Mille colori, mille arrivi e ancor mille partenze tra le sfumature senza domicilio di Nadia Von Jacobi, artista tedesca ma italiana d’adozione e dall’anima girovaga, una figurazione che – ad un primissimo ascolto – potrebbe già diventare un nome di riferimento per un nuovo “pop internazionale” da far girare con convinzione su palinsesti e playlist radiofoniche a sfinimento; un disco ed una voce slim, agevole e dettagliato che è una piacevolezza smisurata da ascoltare tutto d’un fiato.
L’esordio con “Song fairy tales”, serate e riconoscimenti, poi con l’incontro con i suoi “conigli”, il moniker Nadia & The Rabbits e la produzione di Lele Battista, ecco qua “Noblesse oblique”, undici tracce di ampio respiro, dove non stupisce ascoltare con quale eleganza soft siano arrangiate e “condotte” da questa bella interprete, tracce di un pop velato ed arioso che amministrano una mescola di melodie – ora in italiano, ora in inglese e tedesco – che danno la sensazione netta di stare affacciati ad una finestra spalancata sul cielo e su un cuore qualsiasi; musica per stati d’animo cangianti, note per pensare o evadere in voli pindarici, segni indelebili che rintracciano citazioni e poetica easy, leggera, il latin jazzly di una giornata uggiosa di Moongirl, le trame di sax che disegnano Paths gone o i tasti di un pianoforte e fisarmonica field che ammorbidiscono lo spirito di When it’s raining.
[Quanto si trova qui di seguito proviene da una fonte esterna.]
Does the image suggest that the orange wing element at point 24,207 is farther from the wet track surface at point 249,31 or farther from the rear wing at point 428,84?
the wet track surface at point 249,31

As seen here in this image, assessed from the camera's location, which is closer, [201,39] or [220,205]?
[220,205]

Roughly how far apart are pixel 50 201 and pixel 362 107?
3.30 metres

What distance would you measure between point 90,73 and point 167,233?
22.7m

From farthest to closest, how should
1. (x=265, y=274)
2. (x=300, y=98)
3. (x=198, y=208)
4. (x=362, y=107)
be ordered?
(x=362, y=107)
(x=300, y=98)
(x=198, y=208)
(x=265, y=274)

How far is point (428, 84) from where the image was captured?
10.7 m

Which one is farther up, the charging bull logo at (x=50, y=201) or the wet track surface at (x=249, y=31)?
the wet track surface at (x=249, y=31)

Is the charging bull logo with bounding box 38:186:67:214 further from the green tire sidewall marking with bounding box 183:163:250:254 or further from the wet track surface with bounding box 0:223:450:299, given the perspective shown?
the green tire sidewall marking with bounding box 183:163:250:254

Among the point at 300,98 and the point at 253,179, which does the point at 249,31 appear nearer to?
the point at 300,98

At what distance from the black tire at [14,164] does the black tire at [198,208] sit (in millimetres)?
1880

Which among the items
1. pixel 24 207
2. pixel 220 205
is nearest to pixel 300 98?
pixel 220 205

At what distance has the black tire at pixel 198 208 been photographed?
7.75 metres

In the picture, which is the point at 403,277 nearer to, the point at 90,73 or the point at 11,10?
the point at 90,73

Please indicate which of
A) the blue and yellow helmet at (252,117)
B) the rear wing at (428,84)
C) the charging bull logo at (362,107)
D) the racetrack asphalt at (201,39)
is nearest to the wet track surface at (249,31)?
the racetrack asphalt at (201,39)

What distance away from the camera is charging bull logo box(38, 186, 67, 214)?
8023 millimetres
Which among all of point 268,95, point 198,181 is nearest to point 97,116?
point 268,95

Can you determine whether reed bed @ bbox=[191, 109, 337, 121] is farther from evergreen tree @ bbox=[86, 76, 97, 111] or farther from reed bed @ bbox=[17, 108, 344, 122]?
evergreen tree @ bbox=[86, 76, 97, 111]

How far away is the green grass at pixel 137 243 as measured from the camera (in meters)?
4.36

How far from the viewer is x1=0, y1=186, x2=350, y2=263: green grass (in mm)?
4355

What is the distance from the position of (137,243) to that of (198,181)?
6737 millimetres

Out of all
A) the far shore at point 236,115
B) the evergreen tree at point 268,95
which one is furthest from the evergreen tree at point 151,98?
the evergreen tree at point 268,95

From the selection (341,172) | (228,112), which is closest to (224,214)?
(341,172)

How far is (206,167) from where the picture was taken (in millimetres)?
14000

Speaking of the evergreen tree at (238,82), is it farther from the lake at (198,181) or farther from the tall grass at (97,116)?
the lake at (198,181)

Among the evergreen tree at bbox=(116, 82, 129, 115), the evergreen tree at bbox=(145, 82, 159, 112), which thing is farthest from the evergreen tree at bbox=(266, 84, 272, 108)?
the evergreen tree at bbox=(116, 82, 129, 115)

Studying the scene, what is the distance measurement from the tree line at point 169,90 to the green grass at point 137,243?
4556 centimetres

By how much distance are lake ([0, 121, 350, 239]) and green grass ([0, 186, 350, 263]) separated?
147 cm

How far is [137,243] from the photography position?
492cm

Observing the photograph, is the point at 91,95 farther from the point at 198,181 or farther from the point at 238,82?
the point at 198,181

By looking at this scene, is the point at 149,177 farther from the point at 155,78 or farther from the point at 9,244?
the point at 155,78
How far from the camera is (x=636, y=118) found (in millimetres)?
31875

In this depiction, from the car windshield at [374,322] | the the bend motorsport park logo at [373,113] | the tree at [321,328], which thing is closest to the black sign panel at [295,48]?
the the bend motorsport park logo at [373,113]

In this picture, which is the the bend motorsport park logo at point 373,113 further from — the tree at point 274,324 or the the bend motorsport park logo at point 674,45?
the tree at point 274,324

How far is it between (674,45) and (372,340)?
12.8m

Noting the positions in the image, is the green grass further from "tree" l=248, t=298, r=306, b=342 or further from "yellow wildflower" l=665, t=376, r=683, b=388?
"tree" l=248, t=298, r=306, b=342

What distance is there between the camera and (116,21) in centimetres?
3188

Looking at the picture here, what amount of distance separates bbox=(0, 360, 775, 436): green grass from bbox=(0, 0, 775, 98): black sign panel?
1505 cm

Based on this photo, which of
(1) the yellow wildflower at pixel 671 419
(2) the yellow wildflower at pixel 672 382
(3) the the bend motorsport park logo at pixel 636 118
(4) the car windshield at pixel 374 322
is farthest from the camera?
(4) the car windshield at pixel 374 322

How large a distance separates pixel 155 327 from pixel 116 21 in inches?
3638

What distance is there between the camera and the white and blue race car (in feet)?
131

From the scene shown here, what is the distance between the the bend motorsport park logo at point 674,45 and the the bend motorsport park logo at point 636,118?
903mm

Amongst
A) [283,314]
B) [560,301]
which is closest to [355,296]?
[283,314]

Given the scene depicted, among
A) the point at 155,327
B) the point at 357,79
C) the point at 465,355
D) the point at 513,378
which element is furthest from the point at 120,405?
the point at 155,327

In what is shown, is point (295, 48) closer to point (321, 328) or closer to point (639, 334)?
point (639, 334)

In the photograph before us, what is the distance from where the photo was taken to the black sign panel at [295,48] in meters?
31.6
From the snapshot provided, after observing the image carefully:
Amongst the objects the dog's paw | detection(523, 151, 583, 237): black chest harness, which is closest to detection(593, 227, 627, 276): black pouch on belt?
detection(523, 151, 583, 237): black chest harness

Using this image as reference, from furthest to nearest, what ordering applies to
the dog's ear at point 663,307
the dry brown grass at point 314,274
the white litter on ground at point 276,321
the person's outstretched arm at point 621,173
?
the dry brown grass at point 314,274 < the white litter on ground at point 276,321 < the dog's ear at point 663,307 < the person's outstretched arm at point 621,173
Disco di ottimi languori e sospiri che, completati dalla stupenda voce di Nadia, fanno suggestione a mille, avvolgente come un plaid caldo e avvincente come un amore corrisposto nella visione arieggiata di una Carole King nostrana (Let us be free, She’s like the wind e Spring will come); quello cha Nadia ed i suoi “conigli” hanno imbastito non è semplicemente un album di buon pop a strati, ma un significato cantautorale e a specchio, che non ha nessuna remora a competere con un cielo stellato e perdutamente femminile (Last home).
Impossibile non averne una copia sotto il cuscino.